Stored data
━━━

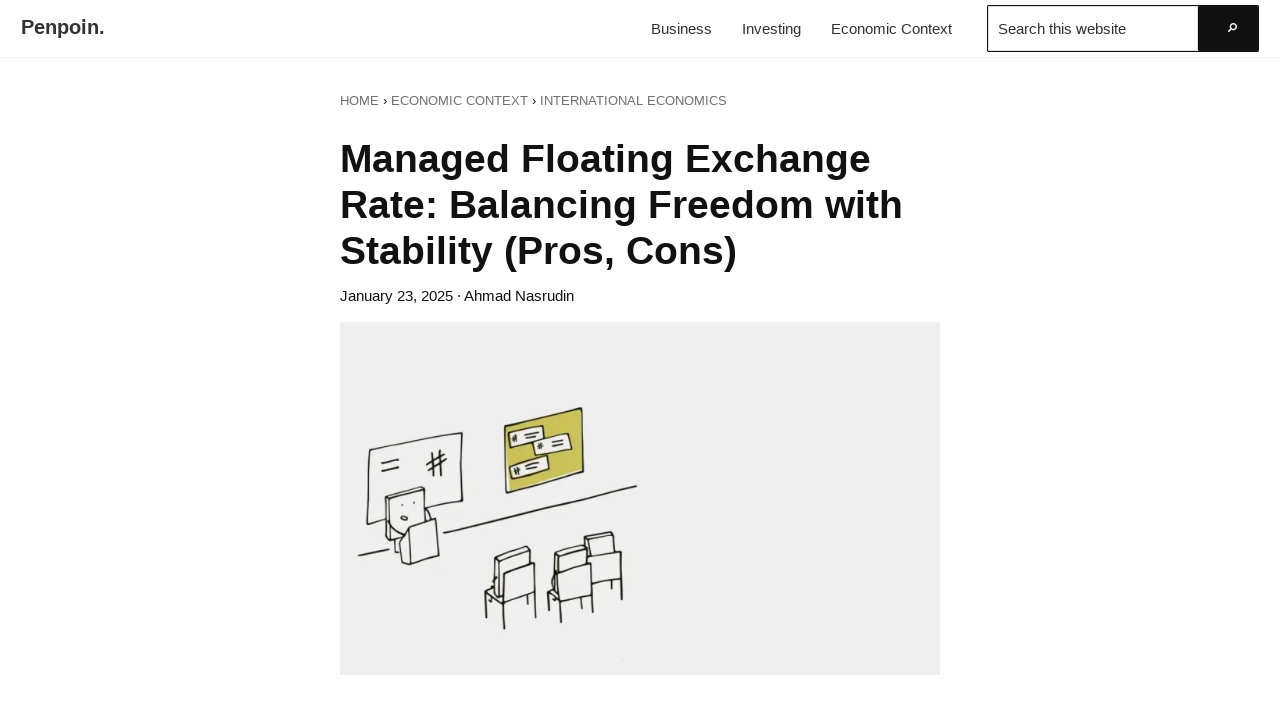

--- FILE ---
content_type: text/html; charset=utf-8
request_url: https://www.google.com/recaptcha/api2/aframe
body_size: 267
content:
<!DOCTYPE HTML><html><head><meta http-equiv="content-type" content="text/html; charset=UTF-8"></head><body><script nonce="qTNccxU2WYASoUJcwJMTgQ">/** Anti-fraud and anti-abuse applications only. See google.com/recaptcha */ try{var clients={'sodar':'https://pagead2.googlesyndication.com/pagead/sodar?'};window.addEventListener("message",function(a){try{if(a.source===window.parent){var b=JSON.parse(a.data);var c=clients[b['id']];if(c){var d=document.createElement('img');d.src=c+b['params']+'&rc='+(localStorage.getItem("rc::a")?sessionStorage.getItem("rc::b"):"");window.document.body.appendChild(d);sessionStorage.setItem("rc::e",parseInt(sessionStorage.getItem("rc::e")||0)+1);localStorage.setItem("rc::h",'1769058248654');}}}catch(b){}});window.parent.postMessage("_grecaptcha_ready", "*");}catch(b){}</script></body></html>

━━━

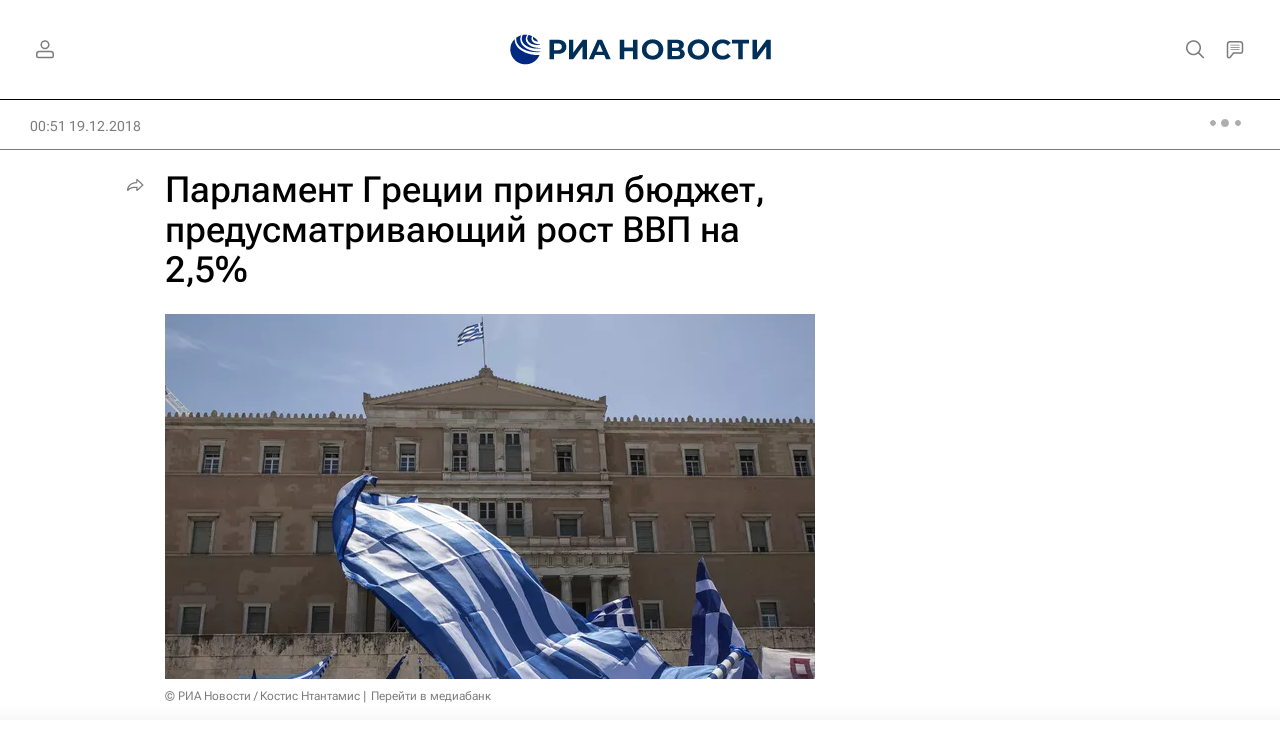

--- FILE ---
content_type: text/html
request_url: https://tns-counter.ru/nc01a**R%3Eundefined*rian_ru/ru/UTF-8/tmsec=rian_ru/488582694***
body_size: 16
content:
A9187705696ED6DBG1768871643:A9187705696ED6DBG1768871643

━━━

● Exercise
Filter the entries above down to the lines that contain "html".

● Exercise output
content_type: text/html; charset=utf-8
<!DOCTYPE HTML><html><head><meta http-equiv="content-type" content="text/html; charset=UTF-8"></head><body><script nonce="qTNccxU2WYASoUJcwJMTgQ">/** Anti-fraud and anti-abuse applications only. See google.com/recaptcha */ try{var clients={'sodar':'https://pagead2.googlesyndication.com/pagead/sodar?'};window.addEventListener("message",function(a){try{if(a.source===window.parent){var b=JSON.parse(a.data);var c=clients[b['id']];if(c){var d=document.createElement('img');d.src=c+b['params']+'&rc='+(localStorage.getItem("rc::a")?sessionStorage.getItem("rc::b"):"");window.document.body.appendChild(d);sessionStorage.setItem("rc::e",parseInt(sessionStorage.getItem("rc::e")||0)+1);localStorage.setItem("rc::h",'1769058248654');}}}catch(b){}});window.parent.postMessage("_grecaptcha_ready", "*");}catch(b){}</script></body></html>
content_type: text/html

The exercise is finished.